How to complete this task => Please give again, exactly and only, the stretch of lines from the one containing "kingdom: Animalia" to the end of the entries below.

Stored data entries =>

━━━━

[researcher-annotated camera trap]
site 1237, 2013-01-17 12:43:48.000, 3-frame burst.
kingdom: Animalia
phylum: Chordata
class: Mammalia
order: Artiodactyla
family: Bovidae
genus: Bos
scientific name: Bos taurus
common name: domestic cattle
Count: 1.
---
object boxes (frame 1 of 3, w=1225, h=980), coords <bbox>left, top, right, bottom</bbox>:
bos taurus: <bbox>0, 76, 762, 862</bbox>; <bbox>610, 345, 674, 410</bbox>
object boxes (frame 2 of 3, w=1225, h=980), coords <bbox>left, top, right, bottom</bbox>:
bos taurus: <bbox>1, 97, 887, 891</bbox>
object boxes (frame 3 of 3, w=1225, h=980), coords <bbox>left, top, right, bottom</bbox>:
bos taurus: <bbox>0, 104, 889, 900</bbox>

━━━━

Output of the task =>
kingdom: Animalia
phylum: Chordata
class: Mammalia
order: Artiodactyla
family: Bovidae
genus: Bos
scientific name: Bos taurus
common name: domestic cattle
Count: 1.
---
object boxes (frame 1 of 3, w=1225, h=980), coords <bbox>left, top, right, bottom</bbox>:
bos taurus: <bbox>0, 76, 762, 862</bbox>; <bbox>610, 345, 674, 410</bbox>
object boxes (frame 2 of 3, w=1225, h=980), coords <bbox>left, top, right, bottom</bbox>:
bos taurus: <bbox>1, 97, 887, 891</bbox>
object boxes (frame 3 of 3, w=1225, h=980), coords <bbox>left, top, right, bottom</bbox>:
bos taurus: <bbox>0, 104, 889, 900</bbox>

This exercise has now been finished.